Junge Beispiele dafür, warum ich Coen-Filme nicht (mehr) mag

  • No Country for Old Men
    Toller Killer, flacher Film
  • Burn After Reading
    Wenn große Stars nichts retten. Story, Sinn?
  • A Serious Man
    Totalausfall. Allein schon die Anfangsszene.

Akzeptable bis gute Coen-Filme

  • The Big Lebowski
    Jeff Bridges und John Goodman sind cool, ja. Der Dude ist kultig, ja. Dennoch würde das nie mein Lieblingsfilm.
  • Ladykillers
    Tom Hanks rettet den Film ein wenig.
  • Fargo
    Netter, kultiger Streifen. Allerdings auch nicht so ganz meins.

Stil

Die Coens machen mich irgendwie fertig. Ich habe viele Filme von ihnen gesehen und in den meisten ungenutztes Potential entdeckt. Aber vielmehr ist es ihre Art Filme zu machen, die mich stört. Oftmals sind diese zu langatmig, kämpfen mit ellenlangen Dialogen ohne Mehrwert, verzichten auf einen roten Faden oder Sinn und bieten einen Humor, der sich leider nicht mit meinem versteht.

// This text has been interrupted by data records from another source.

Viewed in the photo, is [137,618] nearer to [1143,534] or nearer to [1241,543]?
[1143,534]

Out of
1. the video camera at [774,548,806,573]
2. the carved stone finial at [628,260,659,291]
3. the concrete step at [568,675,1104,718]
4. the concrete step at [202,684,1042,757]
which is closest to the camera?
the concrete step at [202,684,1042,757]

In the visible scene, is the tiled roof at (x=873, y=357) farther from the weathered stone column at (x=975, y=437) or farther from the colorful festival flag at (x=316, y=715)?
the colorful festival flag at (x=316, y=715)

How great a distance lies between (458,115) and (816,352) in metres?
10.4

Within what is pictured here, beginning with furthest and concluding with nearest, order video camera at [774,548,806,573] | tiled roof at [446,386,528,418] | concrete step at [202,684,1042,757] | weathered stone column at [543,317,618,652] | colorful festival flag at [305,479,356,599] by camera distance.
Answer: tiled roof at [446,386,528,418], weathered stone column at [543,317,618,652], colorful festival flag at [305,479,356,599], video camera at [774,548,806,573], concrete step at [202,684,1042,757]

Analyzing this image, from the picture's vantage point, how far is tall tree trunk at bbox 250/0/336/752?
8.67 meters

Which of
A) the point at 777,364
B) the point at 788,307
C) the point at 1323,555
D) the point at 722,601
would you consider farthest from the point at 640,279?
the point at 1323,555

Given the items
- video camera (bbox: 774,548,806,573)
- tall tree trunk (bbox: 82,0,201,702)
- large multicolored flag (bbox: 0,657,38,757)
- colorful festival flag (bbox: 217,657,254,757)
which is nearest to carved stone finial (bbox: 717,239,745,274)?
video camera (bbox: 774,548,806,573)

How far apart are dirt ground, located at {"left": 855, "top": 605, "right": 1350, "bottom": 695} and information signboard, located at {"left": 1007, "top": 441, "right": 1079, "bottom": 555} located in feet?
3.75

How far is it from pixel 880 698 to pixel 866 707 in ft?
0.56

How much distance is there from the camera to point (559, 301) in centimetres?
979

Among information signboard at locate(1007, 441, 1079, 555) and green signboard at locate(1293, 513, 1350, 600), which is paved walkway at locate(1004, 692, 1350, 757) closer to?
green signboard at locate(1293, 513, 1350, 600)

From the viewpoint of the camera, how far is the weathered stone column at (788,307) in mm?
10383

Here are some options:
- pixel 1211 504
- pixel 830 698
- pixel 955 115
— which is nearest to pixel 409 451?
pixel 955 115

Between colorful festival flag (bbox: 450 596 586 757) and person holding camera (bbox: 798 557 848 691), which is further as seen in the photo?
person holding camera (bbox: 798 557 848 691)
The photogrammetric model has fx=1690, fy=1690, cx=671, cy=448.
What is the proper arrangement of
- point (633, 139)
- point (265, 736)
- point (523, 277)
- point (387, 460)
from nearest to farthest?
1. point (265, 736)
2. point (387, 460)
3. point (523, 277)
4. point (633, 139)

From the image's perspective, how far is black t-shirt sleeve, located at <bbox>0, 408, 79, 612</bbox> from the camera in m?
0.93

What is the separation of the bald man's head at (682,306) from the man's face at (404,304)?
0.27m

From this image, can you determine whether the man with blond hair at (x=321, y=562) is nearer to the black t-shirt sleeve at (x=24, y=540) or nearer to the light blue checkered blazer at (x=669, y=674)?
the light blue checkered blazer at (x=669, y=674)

Dennoch möchte ich folgendes feststellen: Oftmals ist es ganz großes Kino, was die Coens abliefern. Man muss sie und ihre Art eben nur mögen. Ich gehöre nicht dazu und verzichte wohl gerade deshalb auf Kritiken, die meiner Meinung nach zu subjektiv ausfallen würden.

Inside Llewyn Davis

„Inside Llewyn Davis“ läuft jetzt im Kino und ich bin geneigt, mir wieder mal einen Coen-Film anzusehen. Die Kritiken sprechen durchweg FÜR den Film und vielleicht überraschen mich die Brüder ja doch noch.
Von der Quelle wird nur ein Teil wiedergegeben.